▶ TAREFAS
(a) No texto sobre o discurso no Senado, quantos haitianos refugiados no Brasil são mencionados no resumo?
(b) Transcreva do texto sobre o discurso no Senado o trecho que começa nas palavras "SUBSECRETARIA DE TAQUIGRAFIA" e vai até "falta de esperança.", inclusive.

▶ TEXTO PARA LER
────────────────────────────────────────

Discurso durante a 35ª Sessão Não Deliberativa, no Senado Federal

Referência à visita feita por S.Exa. à sexagésima segunda Expogrande, em Campo Grande/MS. Comentários sobre a história de catorze haitianos refugiados no Brasil.

Autor
Valter Pereira (PMDB - Movimento Democrático Brasileiro/MS)
Nome completo: Valter Pereira de Oliveira
Casa
Senado Federal
Tipo
Discurso
Resumo por assunto
DIREITOS HUMANOS. SEGURANÇA PUBLICA.:
  • Referência à visita feita por S.Exa. à sexagésima segunda Expogrande, em Campo Grande/MS. Comentários sobre a história de catorze haitianos refugiados no Brasil.
Publicação
Publicação no DSF de 23/03/2010 - Página 8768
Assunto
Outros > DIREITOS HUMANOS. SEGURANÇA PUBLICA.
Indexação
  • COMENTARIO, FUGA, PESSOAS, PAIS ESTRANGEIRO, HAITI, INGRESSO, TERRITORIO NACIONAL, CAPTURA, POLICIA FEDERAL, MUNICIPIO, CAMPO GRANDE (MS), ESTADO DO MATO GROSSO DO SUL (MS), AUSENCIA, VISTOS DE ENTRADA, BRASIL.
  • ESCLARECIMENTOS, GRAVIDADE, SITUAÇÃO, PAIS ESTRANGEIRO, HAITI, VITIMA, CALAMIDADE PUBLICA, ABALO SISMICO, CRITICA, POSSIBILIDADE, DEPORTAÇÃO, REFUGIADO, REGISTRO, EMPENHO, ORADOR, MANUTENÇÃO, GRUPO, TERRITORIO NACIONAL.
  • RECONHECIMENTO, IMPORTANCIA, OPERAÇÃO, POLICIA FEDERAL, FAIXA DE FRONTEIRA, PAIS ESTRANGEIRO, BOLIVIA, PARAGUAI, COMBATE, TRAFICO, DROGA, CONTRABANDO, CONTRIBUIÇÃO, REDUÇÃO, VIOLENCIA, COMENTARIO, AQUISIÇÃO, MINISTERIO DA JUSTIÇA (MJ), AERONAVE, APOIO, CONTROLE, FRONTEIRA.

                          SENADO FEDERAL SF -

            SECRETARIA-GERAL DA MESA

            SUBSECRETARIA DE TAQUIGRAFIA 


            O SR. VALTER PEREIRA (PMDB - MS. Pronuncia o seguinte discurso. Sem revisão do orador.) - Sr. Presidente, Srs. Senadores, na terça-feira passada, subi a esta tribuna, para solidarizar-me com o povo do Haiti em razão do doloroso flagelo que o martiriza e que tem levado tanta gente ao desespero, à desilusão, à falta de esperança.

────────────────────────────────────────

▶ DADOS DISPONÍVEIS
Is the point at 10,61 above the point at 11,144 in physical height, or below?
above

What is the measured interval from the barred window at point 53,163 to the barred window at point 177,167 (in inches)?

────────────────────────────────────────

▶ RESULTADOS DAS TAREFAS
(a) Catorze.

(b)
SUBSECRETARIA DE TAQUIGRAFIA 


            O SR. VALTER PEREIRA (PMDB - MS. Pronuncia o seguinte discurso. Sem revisão do orador.) - Sr. Presidente, Srs. Senadores, na terça-feira passada, subi a esta tribuna, para solidarizar-me com o povo do Haiti em razão do doloroso flagelo que o martiriza e que tem levado tanta gente ao desespero, à desilusão, à falta de esperança.